Recensione di "Il Benefattore di emozioni" di Luca Platini

"Notti magiche, inseguendo un gol..." è la colonna sonora del Mondiale italiano e dell'estate 1990, periodo storico in cui è ambientato il libro "Il Benefattore di Emozioni".

Un motel a Tarifa, il suo proprietario ed una dozzina di ospiti, tanto variegati quanto poi uniti da un forte legame, sono il centro della narrazione del libro. Il tutto accompagnato dalle vicende del Mondiale, da citazioni tratte dai giornali dell'epoca, dove compaiono plurime rivendicazioni di atti terroristici ad opera del fantomatico "Benefattore".

"Il Benefattore di emozioni" descrive una storia di finzione, intrigante e con risvolti inaspettati, svelati piano piano dall'autore. Lo stile da "diario di bordo", consente all'autore di descrivere gli avvenimenti relativi a ciascun personaggio, nell'esatto momento in cui essi accadono e ricostruisce le emozioni della stagione estiva calcisticamente più interessante per l'Italia.

Titolo: "Il Benefattore di Emozioni".

Autore: Luca Platini

Editore: Buendia Books

Pagine: 296

Prezzo: € 15,50

Pubblicazione: settembre 2020 

 

RECENSIONE – "Il Benefattore di Emozioni" è un appassionante racconto di fantasia, ma verosimile, ambientato nel 1990, durante i Mondiali di calcio organizzati in Italia. Protagonista del libro è la misteriosa organizzazione criminale denominata "Benefattore di Emozioni", citata più volte nel libro come rivendicatrice di alcuni attentati durante l'anno. Gli eventi che vedono protagonista questa organizzazione sono il filo conduttore del racconto, fino all'epilogo della storia, in cui viene svelata la composizione del team che in maniera del tutto inconsapevole ha portato a termine le attività descritte nel corso della storia.

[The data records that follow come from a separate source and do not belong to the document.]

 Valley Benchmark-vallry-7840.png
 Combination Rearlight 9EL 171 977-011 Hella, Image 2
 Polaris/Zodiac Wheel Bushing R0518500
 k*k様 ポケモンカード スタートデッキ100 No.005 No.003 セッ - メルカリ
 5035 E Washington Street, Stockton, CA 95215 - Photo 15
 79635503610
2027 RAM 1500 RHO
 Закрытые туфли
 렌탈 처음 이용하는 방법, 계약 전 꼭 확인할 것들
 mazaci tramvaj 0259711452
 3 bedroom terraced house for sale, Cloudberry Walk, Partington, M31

I personaggi descritti nel libro sono vari e si complementano per il modo in cui sono descritti i loro caratteri e le circostanze in cui gli stessi operano. Rafael Llaneza, proprietario del motel di Tarifa in cui si svolgono le vicende, è un deus ex machina cinico ed animato da sentimenti di rivalsa verso il mondo da cui si sente rifiutato, essendo ormai da anni confinato nel suo modesto alberghetto.

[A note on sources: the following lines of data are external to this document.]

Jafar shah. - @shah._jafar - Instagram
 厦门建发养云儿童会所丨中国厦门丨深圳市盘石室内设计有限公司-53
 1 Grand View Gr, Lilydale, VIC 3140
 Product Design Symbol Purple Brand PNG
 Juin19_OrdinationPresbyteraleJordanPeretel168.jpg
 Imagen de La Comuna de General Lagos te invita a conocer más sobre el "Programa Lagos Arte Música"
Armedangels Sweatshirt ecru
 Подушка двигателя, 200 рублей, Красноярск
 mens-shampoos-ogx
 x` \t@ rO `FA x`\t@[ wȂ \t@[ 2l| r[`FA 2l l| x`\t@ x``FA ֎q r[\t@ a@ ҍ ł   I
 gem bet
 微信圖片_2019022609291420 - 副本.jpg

Nella prima parte del racconto la maggioranza dei personaggi del libro arriva a Tarifa, mentre quasi tutto il resto del libro si svolge all'interno, o nei paraggi del motel. Le stanze dello stesso sono l'ambientazione di eventi intimi e privati, eventi che rimescolano continuamente i pezzi del puzzle della narrazione e le relazioni tra i gruppi di persone. L'epilogo del libro consente al lettore di comprendere le motivazioni dell'attività del Benefattore e riunisce nello stesso luogo tutti i personaggi citati nell'opera. La fine di Llaneza pone fine ai suoi tormenti e svincola i suoi inconsapevoli complici, che così possono finalmente tornare ad essere artefici della propria sorte.

Un libro piacevole da leggere e consigliato agli amanti del genere thriller.